Although my father was the first educated person at that time in Udayamperoor he never was proud of his education. He became a teacher in the Puthiyakavu School. It was the time that in Kerala every church had a school attached to it. And I remember that it was Father Chavara Kuriakose Eliyas who started the movement and it is because of this the name “Pallikkoodam”, the church crowd, came into being. Chavara Kuriakose Eliyas started the CMI monastic order. He learnt Sanskrit and started teaching Pulaya students. In those days this was a law-breaking event. Sanskrit at that time was considered the language of the Gods and only the Brahmins were allowed to learn it. This was also law-breaking in the sense that he demolished untouchability.

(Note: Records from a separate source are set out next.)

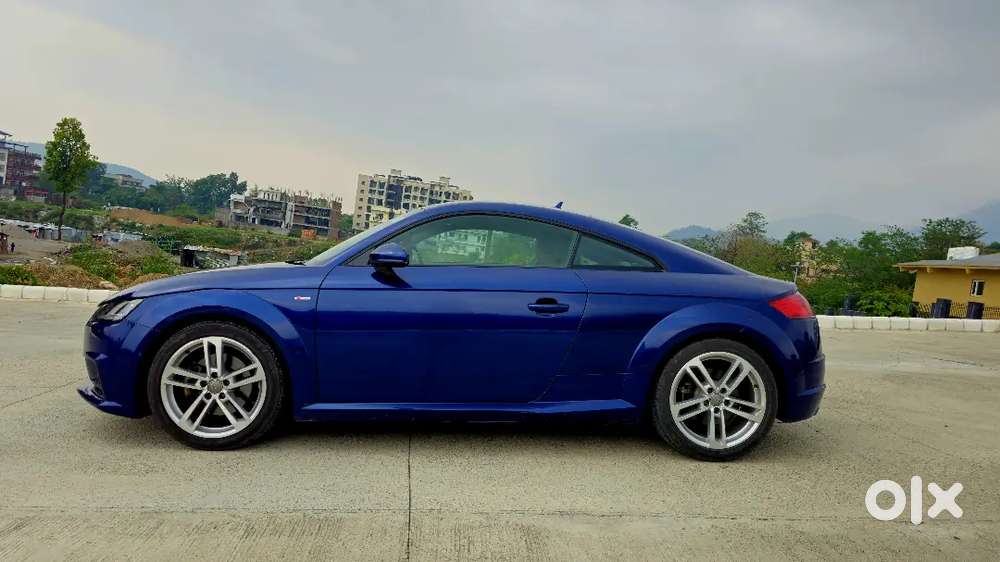Audi Tt 2.0 45 Tfsi S-line
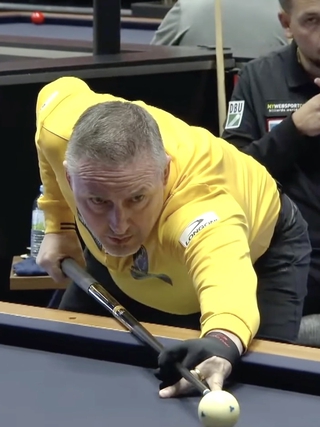 World Cup billiards: Thiên tài Caudron bị loại sốc, 2 cơ thủ Việt Nam tranh vé VCK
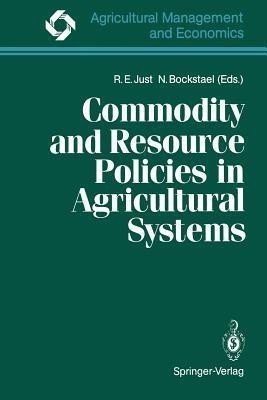 Commodity and Resource Policies in Agricultural Systems(English, Paperback, unknown)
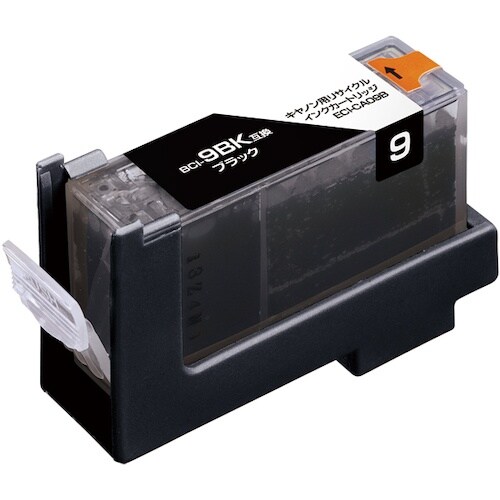 ecorica BCI−9BK 互換リサイクルイン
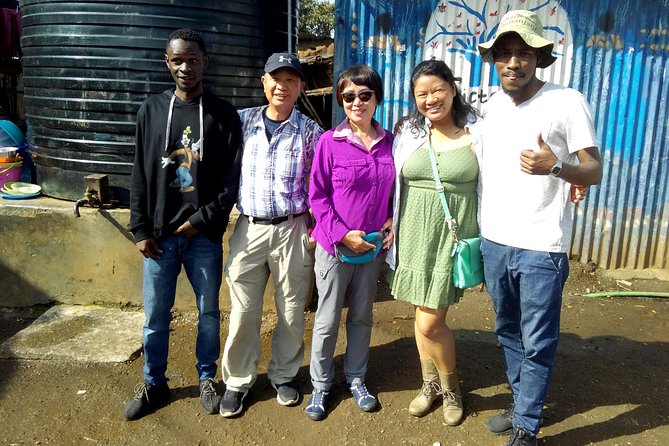 Kibera Slum Tour - Additional Tour Information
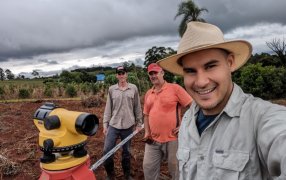 El cuidado del suelo, en yerbales del Municipio misionero de 25 de Mayo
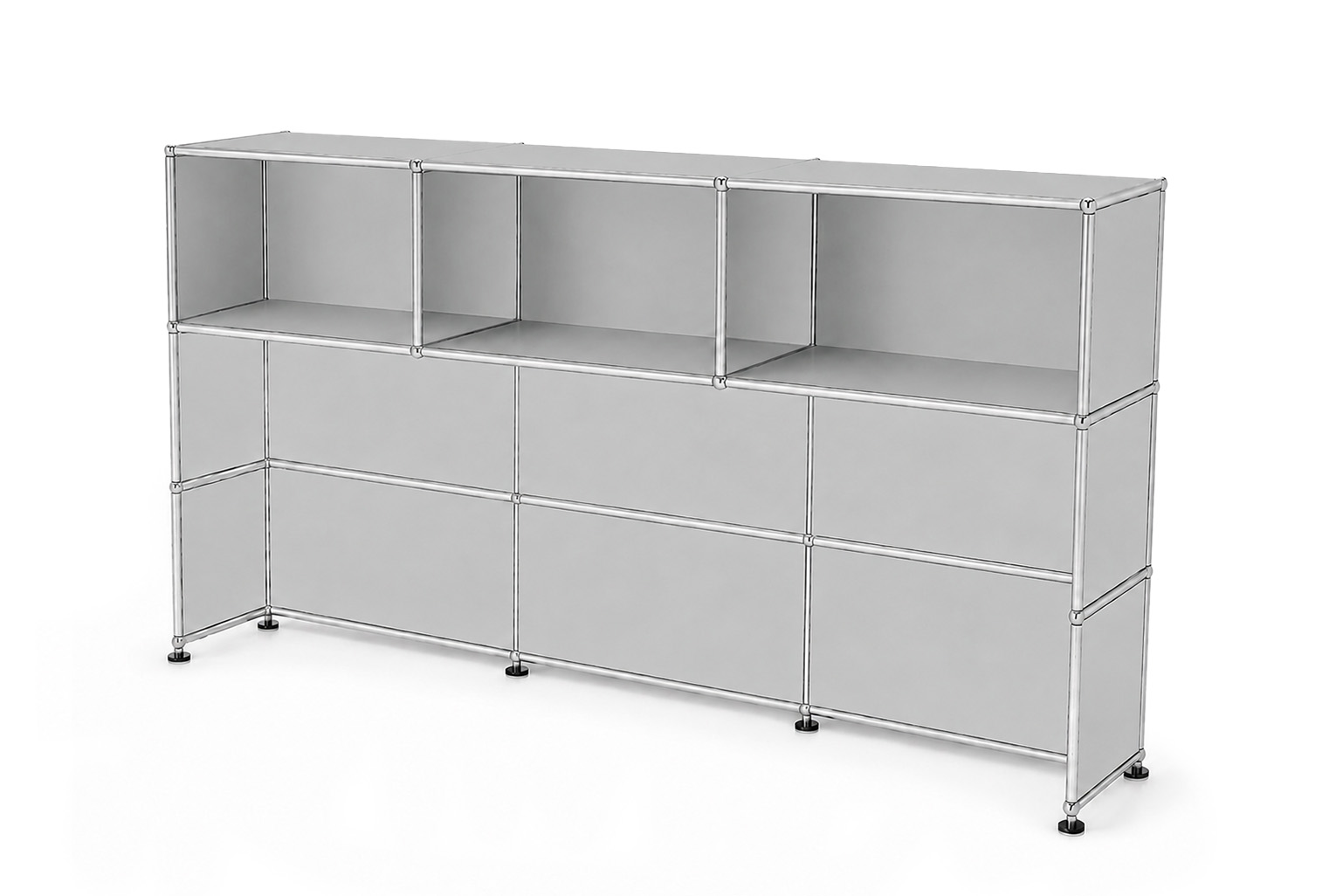 USM Haller Theke / Empfangstheke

Saint Thomas came to Kerala in 52 AD. Hence the Christianity in Kerala is one of the most ancient Christian churches in the world as ancient as in Rome or Jerusalem. Kerala was a great tolerant country and the Greeks and the Arabs had contact with Kerala from ancient times. But Kerala was a mad house of untouchability and caste distinction before Father Chavara Kuriakose and even long afterwards.
Vivekananda who visited Kerala in 1898 had called Kerala a lunatic asylum because of caste and untouchability distinction, still practiced. There was a distance to be kept by the under-castes from the Brahmin and the Kshathriyas when they met any of them, for example: if a Brahmin was coming through the road, the Pulaya has to get away almost 65 feet although in doing this he had to be in knee-deep or more water in the fields. If he did not do this the upper-caste traveler can take him to be a criminal and kill him by any means. Many Christians believed that they were upper-castes because Saint Thomas seemed to have converted only Brahmins and Kshathriyas who were supposed to be literate at that time.
Only when the Western Missionaries came that this untouchability being practiced by Christians were truly demolished.